È il caso, per esempio, della Tari. Nel 2020, secondo l’Osservatorio tasse locali di Confcommercio, nonostante il blocco delle attività a causa del Covid e la drastica riduzione di rifiuti prodotti (oltre 5 milioni di tonnellate in meno), il costo totale della tassa rifiuti ha raggiunto il livello record di 9,73 miliardi, con un incremento dell’80% negli ultimi 10 anni. Confcommercio chiede così per il 2021 l’esenzione della Tari per le attività costrette a chiusure o riduzioni d’orario e denuncia anche la mancata applicazione del nuovo metodo di calcolo della tassa (basato sul ’chi inquina di più, paghi di più’) previsto dall’Arera (l’autorità del settore) e disatteso dall’80% dei principali Comuni. Col paradosso che il 58% di chi l’ha recepito, anziché ridurre la Tari ha applicato aumenti tariffari in media del 3,8%.
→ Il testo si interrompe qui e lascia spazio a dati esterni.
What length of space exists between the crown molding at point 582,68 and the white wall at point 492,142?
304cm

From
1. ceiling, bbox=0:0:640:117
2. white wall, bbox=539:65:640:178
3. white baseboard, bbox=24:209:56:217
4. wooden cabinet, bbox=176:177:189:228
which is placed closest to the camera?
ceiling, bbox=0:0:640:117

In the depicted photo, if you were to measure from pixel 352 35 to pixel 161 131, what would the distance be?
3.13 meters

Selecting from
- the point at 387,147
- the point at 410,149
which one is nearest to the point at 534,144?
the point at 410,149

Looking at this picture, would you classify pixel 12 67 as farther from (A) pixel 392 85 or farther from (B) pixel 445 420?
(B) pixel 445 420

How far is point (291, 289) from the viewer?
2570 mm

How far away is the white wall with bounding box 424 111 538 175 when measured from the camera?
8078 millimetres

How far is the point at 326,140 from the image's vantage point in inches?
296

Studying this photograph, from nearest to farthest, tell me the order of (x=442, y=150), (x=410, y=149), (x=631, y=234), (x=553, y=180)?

Ma la tassa dei rifiuti non è l’unico adempimento fiscale che pesa sulle imprese anche in tempo di pandemia, per le quali, dal 30 aprile a giugno, ricorda Marcella Caradonna, presidente dell’ordine dei commercialisti e degli esperti contabili di Milano, comincerà un vero e proprio "incubo" tributario. A pesare maggiormente, avverte Vincenzo De Luca, responsabile fiscale di Confcommercio, sono Irpef e Irap, con le addizionali comunali e regionali. E a livello locale l’Imu che vale, per Confedilizia, 22 miliardi l’anno. Un’altra zavorra per le attività in crisi da pandemia sono gli affitti. Per questo Confedilizia ha chiesto l’estensione del credito d’imposta sul 60% dei canoni di locazione commerciale che, per i primi mesi del 2021, è stato previsto solo per il comparto turistico. Così come l’esenzione dal nuovo Canone unico, che ha assorbito Tosap e imposta sulla pubblicità, dovrebbe essere estesa a tutti, aggiunge De Luca, e non solo a pubblici esercizi e commercianti ambulanti.

Gli sconti fiscali, come il credito d’imposta sul 30% del canone Rai 2021 per i locali aperti al pubblico, appaiono una goccia nel mare di una pandemia che, secondo l’Ufficio Studi di Confcommercio, ha prodotto nel 2020 un calo di 130 miliardi dei consumi e di 160 del Pil, con 300mila imprese del settore e 200mila attività professionali chiuse. E la mano pubblica sembra continuare a prendere di più di quel che dà. Basti pensare, secondo i calcoli dell’Ufficio studi della Cgia, che imprese e lavoratori autonomi fino a 1 milione di euro di ricavi dovranno versare quest’anno 28,3 miliardi di imposte: 22,7 di Irpef, quasi 4,3 di Ires, 780 milioni per i regimi forfettari e 500 di Imu.

Un salasso a cui aggiungere il termine, da fine aprile, dello stop alle attività di riscossione dell’Agenzia delle Entrate. E così, nonostante le rateizzazioni, adempimenti fiscali ordinari, cartelle esattoriali ed esaurimento delle moratorie su prestiti e mutui, avverte Caradonna, non possono che allarmare. E senza interventi per concedere nuove, forti diluizioni nei pagamenti, il rischio è di vedere un’esplosione dei fallimenti. Per questo, chiosa Paolo Zabeo, coordinatore dell’Ufficio studi della Cgia, "adesso il lockdown andrebbe applicato a quei 28 miliardi di tasse".